Colonia era una ciudad más leal al emperador. No tenía las divisiones de la fronteriza ciudad de Metz. En ella se alojó en casa del rector Adolfo Eicholtz y a las siete de la tarde del día 22 de enero de 1543, por iniciativa de su anfitrión, pronunció en el aula magna de la universidad su famoso discurso, «Europa que a sí misma se atormenta», ante una concurrencia de príncipes y varones doctos. En su discurso, excesivamente retórico y efectista, mantuvo una postura pacifista, entonces acorde con la política imperial. Criticó a los ejércitos que sólo se diferencian por el color de la cruz de sus banderas. Defendió la idea de una Europa unida, en paz, bajo una misma religión cristiana aunque ya no católica, por la división entre católicos y protestantes. Se alejó del antiguo ideal del Sacro Imperio, definido por su catolicidad, pero conservó la creencia en una Europa cristiana, en donde se aprecia la asunción de la realidad más que un sentimiento de tolerancia. La unidad se vería reforzada por una misma cultura de raíz greco-latina, y el garante de la unidad sería el emperador Carlos, presentado como defensor de Europa frente al peligro externo de los turcos [6].


(…) Es de suponer que la significación del tema y la fama del orador despertaron gran interés en aquel selecto auditorio -recordemos que en aquel Aula Mayor concurrieron los mayores príncipes eclesiásticos y seglares de aquellos estados, con lo más granado de aquella República y Universidad- y que produjera una gran impresión cuantas consideraciones hizo Laguna acerca del estado de Europa y los posibles remedios [4].

Como vemos, se trata de un exhorto a (…) la concordia, invitando a los europeos a reforzar sus lazos culturales comunes, frente a sus diferencias ideológicas y religiosas [7]; en el que instó a los flamencos, hugonotes y ortodoxos que llenaban el salón a la tolerancia, la comprensión y la concordia. Admirable lección de cultura y civilidad dada en pleno siglo del humanismo [8]. (…) Tal debió de ser la grandiosidad de la sesión y el contenido del escrito, que mereció ser impreso «en el acto mismo» -dice un biógrafo- y dedicarlo al Arzobispo de Colonia [5].

NB: «Europa heautentimorumene» alude al título de la comedia «Heautontimorumenos» [en griego, el que se atormenta a sí mismo] escrita por el dramaturgo romano Terencio, a mediados del siglo II a.C.
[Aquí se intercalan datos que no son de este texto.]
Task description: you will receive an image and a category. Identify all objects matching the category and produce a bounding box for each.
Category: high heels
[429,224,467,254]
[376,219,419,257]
Citas: [1] SÁEZ Y ROMERO, M. Las calles de Segovia. Noticias, tradiciones y curiosidades. Segovia: Antonio San Martín Impresor y Librero, 1918, p. 60. [2] FOLCH JOU, G. “Andrés Laguna, naturalista”. En: AA.VV. Vida y obra del Dr. Andrés Laguna. Salamanca: Junta de Castilla y León, 1990, p. 20. [3] DE CERVANTES, M. El ingenioso hidalgo don Quijote de la Mancha. Madrid: Espasa, 2005, p. 161. [4] HERNANDO, T, “Vida y labor médica del Dr. Andrés Laguna”. En: AA.VV. Ob. cit., pp. 88 y 104. [5] DE VERA, J. “Algo más sobre el Doctor Andrés de Laguna”. En: AA.VV. Ob. cit., p. 245. [6] PUERTO, J. Andrés Laguna. Estudio crítico. Madrid: Fundación Ignacio Larramendi, 2016 pp. 8 a 10. [7] SACRISTÁN DEL CASTILLO, J. A. &  GUTIÉRREZ FUENTES, J. A. “El porqué de este libro. La lección magistral Andrés Laguna”. En: SACRISTÁN DEL CASTILLO, J. A. &  GUTIÉRREZ FUENTES, J. A. Andrés Laguna, un científico español del siglo XVI. Madrid: Unión Editorial y Fundación Lilly, 2013, p. 16. [8] MORENO RODRÍGUEZ, A. “Evocación de Laguna”. En: AA.VV. Ob. cit., p. 223.